**QUOTED TEXT:**
— start —
Retail value sales of chocolate confectionery will reach US$3.9 billion in 2010 in the Middle East and Africa, according to Euromonitor International’s projections. This represents an increase of 5% (US$ fixed exchange rates) on the previous year. In retail volume terms, sales will grow by 4% in 2010, up from the 3% achieved in 2008.
Research shows that chocolate confectionery sales will benefit from strong demographic growth and better economic prospects. According to Euromonitor International’s Countries and Consumers database, real GDP in the region is projected to grow by 5% in 2010, compared with the mere 2% increase registered the previous year.
In 2010, four countries – South Africa, Iran, Saudi Arabia and Algeria – will account for over 60% of total chocolate confectionery retail value in the Middle East and Africa.
In Iran, retail volume sales of chocolate confectionery are predicted to grow by 2% in 2010, according to Euromonitor International’s projections. Interestingly, GDP is forecast to rise by 3% in real terms in 2010, up from the 2% registered the previous year.
This improvement in economic prospects will benefit categories such as chocolate boxed assortments, which is projected to grow by 3% in retail volume in 2010. Furthermore, demand for boxed assortments is benefiting from intense innovation and promotional activity from local manufacturers such as Dadash Baradar Co and Shirin Asal Co.
According to Euromonitor International’s estimates, countlines will continue to be the most popular category in chocolate confectionery, accounting for nearly half of retail value sales in 2010. Research shows that children represent the largest consumer group for countlines, and are also the main target audience for marketing and promotional activities in the category.
In Saudi Arabia, chocolate confectionery sales are projected to grow by 5% in retail volume over 2010, according to Euromonitor International’s estimates. Research suggests that strong growth will be seen in tablets due to aggressive company activity in terms of new product launches and advertising.
Filled chocolate is expected to remain the most popular tablet format in 2010, accounting for a 40% value share. Other popular chocolate flavours and fillings in the country include caramel, nuts, almonds and fruit and nut. Continuing the trend of 2009, filled tablets will lose some ground to plain dark chocolate and plain milk chocolate during 2010.
The increasing popularity of highly advertised brands such as Lindt Excellence (Chocoladefabriken Lindt & Sprüngli AG) or new launches such as Galaxy Smooth Dark (Master Foods) will contribute largely to stronger demand for plain dark chocolate, which is perceived as being ‘healthy’ chocolate. Sugar-free chocolate will continue to see close-to-negligible sales in Saudi Arabia despite rising obesity concerns among middle-class consumers in urban areas.
In South Africa, retail volume sales of chocolate confectionery are projected to grow by 3% in 2010, according to Euromonitor International’s estimates. Imported premium brands, such as Ferrero Rocher and Lindt, continued to grow in 2009 although still accounted for just a 2% combined share of total chocolate confectionery retail value.
Interestingly, demand for chocolate was underpinned by Cadbury’s new range of tablets, including premium ingredients such as cashews and almonds but available at mass-market price levels. Research shows that further growth in chocolate confectionery will be constrained by the increasing popularity of snack bars.
— end —
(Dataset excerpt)
— start —
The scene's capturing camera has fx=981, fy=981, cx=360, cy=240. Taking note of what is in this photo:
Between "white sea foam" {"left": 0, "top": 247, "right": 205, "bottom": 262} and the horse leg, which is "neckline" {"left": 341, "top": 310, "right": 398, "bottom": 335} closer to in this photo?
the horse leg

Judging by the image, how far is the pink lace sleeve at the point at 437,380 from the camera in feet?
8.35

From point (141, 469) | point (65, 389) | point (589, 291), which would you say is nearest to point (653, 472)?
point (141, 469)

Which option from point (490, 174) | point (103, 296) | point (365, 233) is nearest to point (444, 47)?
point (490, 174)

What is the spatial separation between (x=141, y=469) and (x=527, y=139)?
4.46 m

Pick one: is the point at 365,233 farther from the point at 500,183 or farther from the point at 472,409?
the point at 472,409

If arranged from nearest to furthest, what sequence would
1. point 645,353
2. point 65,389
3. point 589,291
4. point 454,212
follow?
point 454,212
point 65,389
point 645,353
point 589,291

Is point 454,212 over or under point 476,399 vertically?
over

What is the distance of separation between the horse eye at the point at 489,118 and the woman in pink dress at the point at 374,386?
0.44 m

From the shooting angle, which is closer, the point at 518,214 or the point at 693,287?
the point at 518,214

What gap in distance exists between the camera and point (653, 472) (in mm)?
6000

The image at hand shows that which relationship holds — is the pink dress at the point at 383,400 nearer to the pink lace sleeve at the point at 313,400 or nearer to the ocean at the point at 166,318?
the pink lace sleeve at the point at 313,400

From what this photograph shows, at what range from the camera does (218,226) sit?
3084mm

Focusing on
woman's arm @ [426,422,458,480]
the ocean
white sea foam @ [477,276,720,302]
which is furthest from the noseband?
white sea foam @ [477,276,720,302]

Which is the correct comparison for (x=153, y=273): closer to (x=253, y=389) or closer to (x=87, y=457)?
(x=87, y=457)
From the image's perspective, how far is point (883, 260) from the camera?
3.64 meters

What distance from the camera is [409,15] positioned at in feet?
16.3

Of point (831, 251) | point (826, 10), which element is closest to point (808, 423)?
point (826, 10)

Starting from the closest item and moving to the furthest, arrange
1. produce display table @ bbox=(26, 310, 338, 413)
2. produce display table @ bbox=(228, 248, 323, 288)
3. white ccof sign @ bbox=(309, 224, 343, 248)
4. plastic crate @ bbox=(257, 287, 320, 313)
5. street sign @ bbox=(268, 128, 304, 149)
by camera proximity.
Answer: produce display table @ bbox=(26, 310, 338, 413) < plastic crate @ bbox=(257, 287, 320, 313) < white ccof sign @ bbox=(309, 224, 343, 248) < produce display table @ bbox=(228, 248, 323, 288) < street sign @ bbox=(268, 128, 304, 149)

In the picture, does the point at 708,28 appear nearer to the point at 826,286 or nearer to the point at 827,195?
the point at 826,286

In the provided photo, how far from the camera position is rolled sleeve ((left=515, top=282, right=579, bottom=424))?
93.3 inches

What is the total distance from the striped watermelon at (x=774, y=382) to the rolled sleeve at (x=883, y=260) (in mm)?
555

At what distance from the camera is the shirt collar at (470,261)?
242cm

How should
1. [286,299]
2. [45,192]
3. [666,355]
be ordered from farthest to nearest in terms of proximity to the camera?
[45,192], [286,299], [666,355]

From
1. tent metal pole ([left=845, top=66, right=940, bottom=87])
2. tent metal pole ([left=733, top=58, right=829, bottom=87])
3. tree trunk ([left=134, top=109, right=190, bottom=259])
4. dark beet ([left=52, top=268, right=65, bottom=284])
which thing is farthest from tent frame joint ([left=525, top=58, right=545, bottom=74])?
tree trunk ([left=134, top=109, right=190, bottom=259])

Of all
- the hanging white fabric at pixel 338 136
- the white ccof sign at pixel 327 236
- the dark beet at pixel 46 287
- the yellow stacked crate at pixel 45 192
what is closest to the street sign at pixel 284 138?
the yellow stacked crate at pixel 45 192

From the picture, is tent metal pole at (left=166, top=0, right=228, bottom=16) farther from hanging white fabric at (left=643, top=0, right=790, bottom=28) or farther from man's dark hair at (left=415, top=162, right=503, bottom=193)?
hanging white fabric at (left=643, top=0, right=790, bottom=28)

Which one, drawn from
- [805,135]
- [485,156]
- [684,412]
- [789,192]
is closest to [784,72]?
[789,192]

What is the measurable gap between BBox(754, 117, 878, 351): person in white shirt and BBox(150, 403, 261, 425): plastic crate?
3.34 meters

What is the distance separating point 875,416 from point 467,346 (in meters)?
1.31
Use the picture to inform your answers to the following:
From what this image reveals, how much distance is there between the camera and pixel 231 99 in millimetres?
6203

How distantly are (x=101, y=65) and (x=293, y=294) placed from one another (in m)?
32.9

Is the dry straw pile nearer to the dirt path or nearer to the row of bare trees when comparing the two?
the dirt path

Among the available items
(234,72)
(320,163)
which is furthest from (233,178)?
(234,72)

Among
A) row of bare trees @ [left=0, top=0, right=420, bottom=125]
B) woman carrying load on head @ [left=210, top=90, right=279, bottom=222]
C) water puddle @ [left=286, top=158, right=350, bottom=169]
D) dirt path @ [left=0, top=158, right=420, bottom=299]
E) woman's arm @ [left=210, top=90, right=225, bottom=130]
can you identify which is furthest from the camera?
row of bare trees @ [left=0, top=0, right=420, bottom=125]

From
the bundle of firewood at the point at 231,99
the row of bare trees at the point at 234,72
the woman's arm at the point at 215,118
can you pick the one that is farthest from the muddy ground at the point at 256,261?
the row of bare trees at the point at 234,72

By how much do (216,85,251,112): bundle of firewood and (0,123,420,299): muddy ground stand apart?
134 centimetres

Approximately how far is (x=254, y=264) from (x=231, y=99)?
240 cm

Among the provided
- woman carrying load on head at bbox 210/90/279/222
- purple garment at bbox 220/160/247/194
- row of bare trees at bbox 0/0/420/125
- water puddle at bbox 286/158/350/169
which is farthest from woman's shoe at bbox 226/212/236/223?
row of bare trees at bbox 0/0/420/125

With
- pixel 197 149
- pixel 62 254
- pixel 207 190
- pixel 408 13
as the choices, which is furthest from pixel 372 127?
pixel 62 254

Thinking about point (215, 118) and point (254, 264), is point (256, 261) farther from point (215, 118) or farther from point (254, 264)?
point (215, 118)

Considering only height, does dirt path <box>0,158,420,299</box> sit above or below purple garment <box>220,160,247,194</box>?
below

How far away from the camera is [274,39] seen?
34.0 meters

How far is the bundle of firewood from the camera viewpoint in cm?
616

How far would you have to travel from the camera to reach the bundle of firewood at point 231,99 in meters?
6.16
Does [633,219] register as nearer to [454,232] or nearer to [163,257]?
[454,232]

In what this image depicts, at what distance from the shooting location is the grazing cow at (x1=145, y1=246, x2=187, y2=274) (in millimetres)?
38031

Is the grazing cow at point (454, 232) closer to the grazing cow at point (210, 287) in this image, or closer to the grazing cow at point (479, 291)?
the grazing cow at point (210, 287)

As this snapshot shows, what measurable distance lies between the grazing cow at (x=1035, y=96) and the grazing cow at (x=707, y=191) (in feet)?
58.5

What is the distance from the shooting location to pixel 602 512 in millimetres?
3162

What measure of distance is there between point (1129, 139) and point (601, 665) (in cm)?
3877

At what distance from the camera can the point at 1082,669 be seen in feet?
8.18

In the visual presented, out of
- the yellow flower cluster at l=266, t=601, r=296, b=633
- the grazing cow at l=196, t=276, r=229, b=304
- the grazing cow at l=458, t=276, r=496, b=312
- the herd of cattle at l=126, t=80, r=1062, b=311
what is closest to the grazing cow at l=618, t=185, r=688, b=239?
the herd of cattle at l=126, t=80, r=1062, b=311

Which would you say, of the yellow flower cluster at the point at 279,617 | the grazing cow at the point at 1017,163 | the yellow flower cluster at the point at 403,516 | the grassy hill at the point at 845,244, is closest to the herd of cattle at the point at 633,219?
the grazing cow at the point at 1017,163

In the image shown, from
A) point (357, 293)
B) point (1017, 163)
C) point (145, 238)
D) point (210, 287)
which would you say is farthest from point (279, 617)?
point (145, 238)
— end —
**JOBS:**
**a.** Translate this sentence from the chocolate sales report into Spanish: "In 2010, four countries – South Africa, Iran, Saudi Arabia and Algeria – will account for over 60% of total chocolate confectionery retail value in the Middle East and Africa."
**b.** Carry on the chocolate sales report from the point where it stops.
The entries have no role in this work.

**RESULTS:**
**a.** En 2010, cuatro países – Sudáfrica, Irán, Arabia Saudita y Argelia – representarán más del 60 % del valor total de las ventas minoristas de confitería de chocolate en Oriente Medio y África.

**b.**
The latter are becoming very popular among middle-class South African consumers, who are willing to pay a premium for snacks offering not only indulgence but also health properties.
In Algeria, retail volume sales of chocolate confectionery are predicted to grow by 11% in 2010. This robust performance will be underpinned by better economic prospects and strong demographic growth.
Testament to the significant influence of general economic and demographic conditions on the Algerian confectionery environment is the fastest growing niche of countlines, predicted to grow by 15% in retail volume in 2010. The increasing individualisation of Algerian society is evident in the chocolate consumption patterns in the country.
This will be a factor boosting demand for countlines in 2010 as consumers focus increasingly on indulgence products for their individual consumption. Another category predicted to perform well in Algeria is chocolate boxed assortments.
The latter will grow by 13% in retail volume in 2010, according to Euromonitor International’s projections. Mid-priced boxed assortments are becoming quite popular among middle-class consumers and are no longer exclusively consumed by upper-class Algerians.
Retail volume sales of chocolate confectionery in the Middle East and Africa will grow by 20% over the 2010-2015 period, according to Euromonitor International’s projections.
Research shows that demand in the region will be driven by gradual economic recovery and the expansion of relatively more expensive confectionery categories like chocolate among middle-class consumers. Conversely, sales growth will be partly constrained by health/obesity concerns surrounding sugar and chocolate confectionery in large urban areas.
Boxed assortments is predicted to register one of the strongest performances, with sales projected to grow by 30% in retail volume over the 2010-2015 period. Demand for these products will benefit from wider availability in supermarkets/hypermarkets as mass-market brands increase their penetration among middle-income urban households.
Conversely, demand for chocolate tablets will be slowed at regional level by the sluggish performance expected in countries like South Africa. Chocolate tablet sales in the latter are predicted to grow by a mere 5% in retail volume over the 2010-2015 period as demand starts to show signs of maturity in urban areas.